> [Records for this task]:

◆ ◆ ◆ ◆

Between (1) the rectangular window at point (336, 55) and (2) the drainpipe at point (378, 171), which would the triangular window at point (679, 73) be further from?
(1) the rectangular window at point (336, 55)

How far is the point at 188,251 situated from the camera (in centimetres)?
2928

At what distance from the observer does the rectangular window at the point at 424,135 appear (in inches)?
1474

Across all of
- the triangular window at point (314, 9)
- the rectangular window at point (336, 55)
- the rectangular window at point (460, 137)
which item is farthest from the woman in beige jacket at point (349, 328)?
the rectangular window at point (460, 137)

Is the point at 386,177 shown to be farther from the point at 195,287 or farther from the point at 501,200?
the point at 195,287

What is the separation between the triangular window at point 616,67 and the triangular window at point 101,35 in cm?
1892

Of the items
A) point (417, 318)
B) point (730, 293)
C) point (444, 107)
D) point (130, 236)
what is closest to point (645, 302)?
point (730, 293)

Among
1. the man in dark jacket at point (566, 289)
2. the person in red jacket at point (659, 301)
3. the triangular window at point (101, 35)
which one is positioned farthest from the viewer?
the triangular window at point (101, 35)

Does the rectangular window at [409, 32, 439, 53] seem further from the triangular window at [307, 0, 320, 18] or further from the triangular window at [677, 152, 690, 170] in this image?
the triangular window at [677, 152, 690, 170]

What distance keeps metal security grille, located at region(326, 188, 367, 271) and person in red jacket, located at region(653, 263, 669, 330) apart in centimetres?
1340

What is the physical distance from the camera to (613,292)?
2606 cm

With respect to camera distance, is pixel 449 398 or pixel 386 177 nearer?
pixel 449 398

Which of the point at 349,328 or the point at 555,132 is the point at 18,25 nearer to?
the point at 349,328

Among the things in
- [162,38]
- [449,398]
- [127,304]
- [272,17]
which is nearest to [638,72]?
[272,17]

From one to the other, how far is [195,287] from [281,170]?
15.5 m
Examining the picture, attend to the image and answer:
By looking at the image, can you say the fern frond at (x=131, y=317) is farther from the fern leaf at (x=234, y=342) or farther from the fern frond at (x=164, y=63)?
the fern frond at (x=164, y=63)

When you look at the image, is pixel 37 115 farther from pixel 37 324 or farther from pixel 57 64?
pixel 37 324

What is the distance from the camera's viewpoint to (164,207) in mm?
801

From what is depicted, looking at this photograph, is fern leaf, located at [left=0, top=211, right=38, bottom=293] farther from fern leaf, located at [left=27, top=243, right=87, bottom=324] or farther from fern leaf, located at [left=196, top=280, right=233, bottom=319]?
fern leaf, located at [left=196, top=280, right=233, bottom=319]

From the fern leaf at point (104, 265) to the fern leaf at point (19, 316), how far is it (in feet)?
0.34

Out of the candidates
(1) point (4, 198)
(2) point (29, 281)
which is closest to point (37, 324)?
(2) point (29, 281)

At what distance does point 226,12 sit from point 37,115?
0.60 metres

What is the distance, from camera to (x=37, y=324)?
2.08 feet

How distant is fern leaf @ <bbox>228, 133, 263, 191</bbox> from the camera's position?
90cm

◆ ◆ ◆ ◆

> [Exercise directions]: Present the material above as a Markdown table with the columns Row and Material line, one numbered row per line, leaving out blank lines.

> [Final answer]:
| Row | Material line |
|---|---|
| 1 | Between (1) the rectangular window at point (336, 55) and (2) the drainpipe at point (378, 171), which would the triangular window at point (679, 73) be further from? |
| 2 | (1) the rectangular window at point (336, 55) |
| 3 | How far is the point at 188,251 situated from the camera (in centimetres)? |
| 4 | 2928 |
| 5 | At what distance from the observer does the rectangular window at the point at 424,135 appear (in inches)? |
| 6 | 1474 |
| 7 | Across all of |
| 8 | - the triangular window at point (314, 9) |
| 9 | - the rectangular window at point (336, 55) |
| 10 | - the rectangular window at point (460, 137) |
| 11 | which item is farthest from the woman in beige jacket at point (349, 328)? |
| 12 | the rectangular window at point (460, 137) |
| 13 | Is the point at 386,177 shown to be farther from the point at 195,287 or farther from the point at 501,200? |
| 14 | the point at 195,287 |
| 15 | What is the separation between the triangular window at point 616,67 and the triangular window at point 101,35 in cm? |
| 16 | 1892 |
| 17 | Of the items |
| 18 | A) point (417, 318) |
| 19 | B) point (730, 293) |
| 20 | C) point (444, 107) |
| 21 | D) point (130, 236) |
| 22 | what is closest to point (645, 302)? |
| 23 | point (730, 293) |
| 24 | Among |
| 25 | 1. the man in dark jacket at point (566, 289) |
| 26 | 2. the person in red jacket at point (659, 301) |
| 27 | 3. the triangular window at point (101, 35) |
| 28 | which one is positioned farthest from the viewer? |
| 29 | the triangular window at point (101, 35) |
| 30 | Does the rectangular window at [409, 32, 439, 53] seem further from the triangular window at [307, 0, 320, 18] or further from the triangular window at [677, 152, 690, 170] in this image? |
| 31 | the triangular window at [677, 152, 690, 170] |
| 32 | What distance keeps metal security grille, located at region(326, 188, 367, 271) and person in red jacket, located at region(653, 263, 669, 330) apart in centimetres? |
| 33 | 1340 |
| 34 | What is the physical distance from the camera to (613,292)? |
| 35 | 2606 cm |
| 36 | With respect to camera distance, is pixel 449 398 or pixel 386 177 nearer? |
| 37 | pixel 449 398 |
| 38 | Which of the point at 349,328 or the point at 555,132 is the point at 18,25 nearer to? |
| 39 | the point at 349,328 |
| 40 | Among the things in |
| 41 | - [162,38] |
| 42 | - [449,398] |
| 43 | - [127,304] |
| 44 | - [272,17] |
| 45 | which is nearest to [638,72]? |
| 46 | [272,17] |
| 47 | From one to the other, how far is [195,287] from [281,170]? |
| 48 | 15.5 m |
| 49 | Examining the picture, attend to the image and answer: |
| 50 | By looking at the image, can you say the fern frond at (x=131, y=317) is farther from the fern leaf at (x=234, y=342) or farther from the fern frond at (x=164, y=63)? |
| 51 | the fern frond at (x=164, y=63) |
| 52 | When you look at the image, is pixel 37 115 farther from pixel 37 324 or farther from pixel 57 64? |
| 53 | pixel 37 324 |
| 54 | What is the distance from the camera's viewpoint to (164,207) in mm? |
| 55 | 801 |
| 56 | From what is depicted, looking at this photograph, is fern leaf, located at [left=0, top=211, right=38, bottom=293] farther from fern leaf, located at [left=27, top=243, right=87, bottom=324] or farther from fern leaf, located at [left=196, top=280, right=233, bottom=319]? |
| 57 | fern leaf, located at [left=196, top=280, right=233, bottom=319] |
| 58 | From the fern leaf at point (104, 265) to the fern leaf at point (19, 316), how far is it (in feet)? |
| 59 | 0.34 |
| 60 | Out of the candidates |
| 61 | (1) point (4, 198) |
| 62 | (2) point (29, 281) |
| 63 | which is closest to point (37, 324)? |
| 64 | (2) point (29, 281) |
| 65 | At what distance does point 226,12 sit from point 37,115? |
| 66 | 0.60 metres |
| 67 | What is the distance, from camera to (x=37, y=324)? |
| 68 | 2.08 feet |
| 69 | How distant is fern leaf @ <bbox>228, 133, 263, 191</bbox> from the camera's position? |
| 70 | 90cm |